Je dis et je le répète : si des sévices ont eu lieu à Sidi-Fredj, Betchine en est responsable. Qui plus est, il s’était trompé de cible en arrêtant principalement les militants du PAGS (parti communiste, ndlr). Par ailleurs, d’où provenaient ces voitures banalisées qui circulaient à vive allure dans certains quartiers et à partir desquelles étaient tirés des coups de feu ? Hamrouche dit avoir démissionné, l’a-t-il fait ? Ma réponse est non. Il aurait, dans ce cas, quitté son poste. Or, il a continué à donner des ordres jusqu’au moment où le président Chadli déclara l’état de siège. La décision du départ du gouvernement, elle, ne sera prise par le chef de l’Etat qu’entre minuit et 1 h à la date de la promulgation de l’état de siège de juin 1991.
Pourquoi n’avez-vous pas dénoncé ces tristes événements au moment où ils s’étaient produits ?
Je l’ai fait au cours d’une interview donnée à l’APS le 9 septembre 1990. A une question relative à la torture, j’ai répondu que «mes fonctions durant l’état de siège m’impliquaient moralement sur le sujet et que taire la réponse serait une injustice à l’endroit des victimes et une dérobade devant l’opinion algérienne». Aussi avais-je dit, affrontons le problème et parlons-en. J’avais dit que les cas de tortures relevés durant les événements d’Octobre «sont une salissure qu’il faudra s’employer à effacer». Je l’ai fait aussi en 1998 dans le livre Ils parlent du journaliste Sid-Ahmed Semiane. De même que j’ai eu à en parler récemment à Ennahar TV, en 2012.
Beaucoup de personnes, y compris vos amis, vous reprochent, vous, ancien ministre de la Défense et ancien chef d’état-major, d’avoir accepté d’être jugé par un tribunal suisse…
Le 2 mai 2013, j’ai répondu à une convocation du procureur suisse. Tout le monde me conseillait de ne pas y aller. Entre le risque d’être arrêté et celui d’encourir l’opprobre d’être traité de tortionnaire, j’ai choisi sans hésiter. Je suis allé affronter mes accusateurs parce que j’ai la conscience tranquille. Ceux qui s’attendaient à une dérobade n’en sont pas revenus…
Pendant la période du HCE, j’avais à mes côtés de grands patriotes, de grands intellectuels, des personnes qui ont contribué à la victoire de l’Algérie contre le colonialisme. Pensez-vous qu’ils se seraient compromis avec un «tortionnaire» ? Tout dépassement aurait été intolérable pour eux, comme il l’a toujours été pour moi. Qui a dit «Dieu préservez-moi de mes amis, mes ennemis je m’en charge» ? Ce ne sont pas mes amis – je les salue au passage et je leur dis que je comprends parfaitement les raisons de leurs réticences et de leurs réserves –, ce ne sont pas mes amis, dis-je, qui sont accusés par des procureurs étrangers de crimes de guerre, c’est Khaled Nezzar, c’est moi qui suis sur la sellette.

● **Extrait de données**:

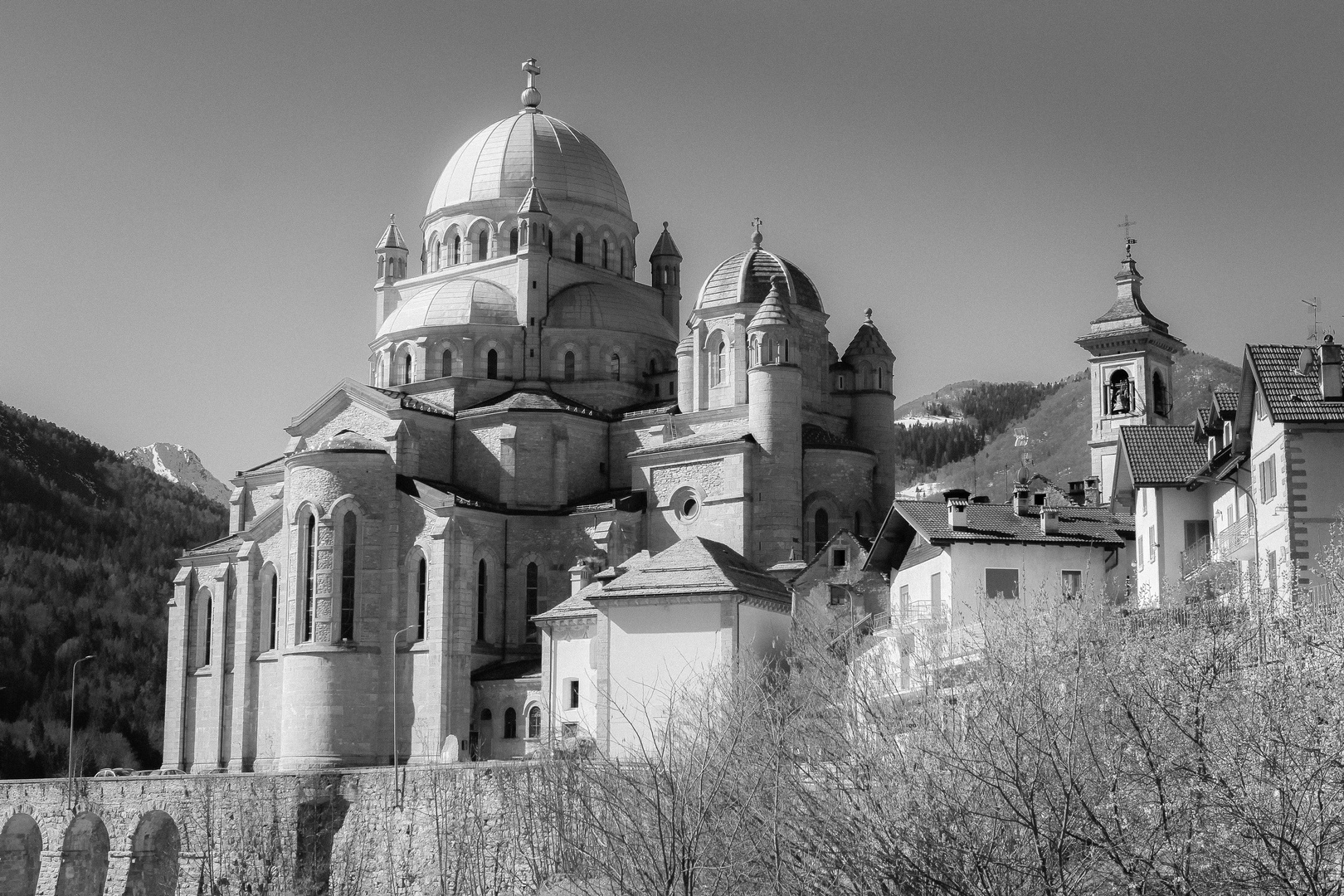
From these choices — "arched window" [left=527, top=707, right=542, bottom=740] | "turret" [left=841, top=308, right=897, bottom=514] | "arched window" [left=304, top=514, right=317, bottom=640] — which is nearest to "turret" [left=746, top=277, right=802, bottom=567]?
"turret" [left=841, top=308, right=897, bottom=514]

● **La consigne**:
D'après l'extrait d'entretien, pour quelle raison la personne interrogée affirme-t-elle que Hamrouche n'a pas démissionné ? Répondez en une à trois phrases.

● **Réponse apportée**:
Selon la personne interrogée, une démission aurait signifié que Hamrouche quitte son poste. Or il a continué à donner des ordres jusqu'à ce que le président Chadli déclare l'état de siège.